ARTICLE:
-- Begin --
Unfortunately, his concern is well-founded. The European Union’s Carbon Border Adjustment Mechanism (CBAM) isn’t a distant regulatory threat—it’s already operational with effect from 1st January, 2026, and its full impact will hit Indian exporters harder than most realize.

1. What Exactly Is CBAM?

CBAM is essentially a carbon tax on imports into the EU. It’s designed to ensure that products imported into Europe carry the same carbon cost as goods produced within the EU under their Emissions Trading System (ETS).

Think of it this way: European manufacturers pay for their carbon emissions. CBAM ensures that importers can’t undercut them by producing in countries with lax environmental regulations. It’s protectionism dressed in environmental clothing—though that doesn’t make it any less real or enforceable.

2. The Timeline That Matters:

  • October 1, 2023 – December 31, 2025: Transitional phase (we’re in this now)
    • Reporting obligations only, no financial charges
    • Quarterly reports on embedded emissions required
  • January 1, 2026 onwards: Full implementation
    • Actual carbon tax charges begin
    • CBAM certificates must be purchased
    • Heavy penalties for non-compliance

3. Why Steel, Cement, and Fertilizers Are in the Crosshairs

The EU didn’t randomly select these sectors. They chose the most carbon-intensive industries where “carbon leakage” (relocating production to avoid emission costs) is most likely.

Current Coverage:

  • Iron and Steel
  • Cement
  • Fertilizers (specifically ammonia, nitric acid, and nitrogen-based fertilizers)
-- End --
LISTING:
-- Begin --
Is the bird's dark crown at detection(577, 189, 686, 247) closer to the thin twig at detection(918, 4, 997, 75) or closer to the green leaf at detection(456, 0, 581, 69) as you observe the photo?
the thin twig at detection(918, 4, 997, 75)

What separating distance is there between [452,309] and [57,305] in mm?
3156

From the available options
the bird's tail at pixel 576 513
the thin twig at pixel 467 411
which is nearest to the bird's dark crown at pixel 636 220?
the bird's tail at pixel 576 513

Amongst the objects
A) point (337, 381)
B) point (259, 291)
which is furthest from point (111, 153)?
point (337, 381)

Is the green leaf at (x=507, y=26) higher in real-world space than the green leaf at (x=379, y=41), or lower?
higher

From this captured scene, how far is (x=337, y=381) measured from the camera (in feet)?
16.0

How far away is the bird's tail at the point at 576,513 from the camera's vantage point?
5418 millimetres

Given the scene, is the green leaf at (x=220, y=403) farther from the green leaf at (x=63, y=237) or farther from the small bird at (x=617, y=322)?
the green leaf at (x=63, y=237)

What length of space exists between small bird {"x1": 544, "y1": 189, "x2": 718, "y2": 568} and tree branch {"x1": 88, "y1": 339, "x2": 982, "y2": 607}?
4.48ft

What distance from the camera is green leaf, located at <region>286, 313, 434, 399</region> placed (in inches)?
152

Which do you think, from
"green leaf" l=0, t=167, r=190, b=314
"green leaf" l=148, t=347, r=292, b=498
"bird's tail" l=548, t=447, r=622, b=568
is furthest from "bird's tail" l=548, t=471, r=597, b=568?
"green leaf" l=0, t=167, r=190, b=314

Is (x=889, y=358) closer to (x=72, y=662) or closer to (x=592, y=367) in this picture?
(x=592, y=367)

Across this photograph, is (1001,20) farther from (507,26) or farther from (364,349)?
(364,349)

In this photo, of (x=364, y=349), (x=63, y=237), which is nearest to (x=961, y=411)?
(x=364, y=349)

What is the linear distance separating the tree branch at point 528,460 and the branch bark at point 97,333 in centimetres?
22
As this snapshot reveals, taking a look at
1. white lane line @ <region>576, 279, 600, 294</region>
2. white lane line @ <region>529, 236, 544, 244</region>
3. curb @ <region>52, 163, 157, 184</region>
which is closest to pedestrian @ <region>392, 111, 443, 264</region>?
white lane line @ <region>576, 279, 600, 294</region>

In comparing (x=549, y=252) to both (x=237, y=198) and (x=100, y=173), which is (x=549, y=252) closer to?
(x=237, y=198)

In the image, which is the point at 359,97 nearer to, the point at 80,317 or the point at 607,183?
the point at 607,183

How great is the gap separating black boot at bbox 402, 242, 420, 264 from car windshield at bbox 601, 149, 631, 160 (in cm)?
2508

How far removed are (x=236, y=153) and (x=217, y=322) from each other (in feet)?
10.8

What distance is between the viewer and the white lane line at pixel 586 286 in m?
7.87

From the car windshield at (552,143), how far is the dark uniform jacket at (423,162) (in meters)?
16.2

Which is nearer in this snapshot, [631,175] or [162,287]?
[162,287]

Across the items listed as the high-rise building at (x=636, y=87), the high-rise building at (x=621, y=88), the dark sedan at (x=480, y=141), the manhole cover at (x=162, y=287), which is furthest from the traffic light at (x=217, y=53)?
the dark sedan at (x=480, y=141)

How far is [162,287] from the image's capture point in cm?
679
-- End --
EXERCISE AIM: Extract the stretch from "1. What Exactly" through "real or enforceable." of the CBAM article word for word. Work from the CBAM article alone.

EXPECTED ANSWER:
1. What Exactly Is CBAM?

CBAM is essentially a carbon tax on imports into the EU. It’s designed to ensure that products imported into Europe carry the same carbon cost as goods produced within the EU under their Emissions Trading System (ETS).

Think of it this way: European manufacturers pay for their carbon emissions. CBAM ensures that importers can’t undercut them by producing in countries with lax environmental regulations. It’s protectionism dressed in environmental clothing—though that doesn’t make it any less real or enforceable.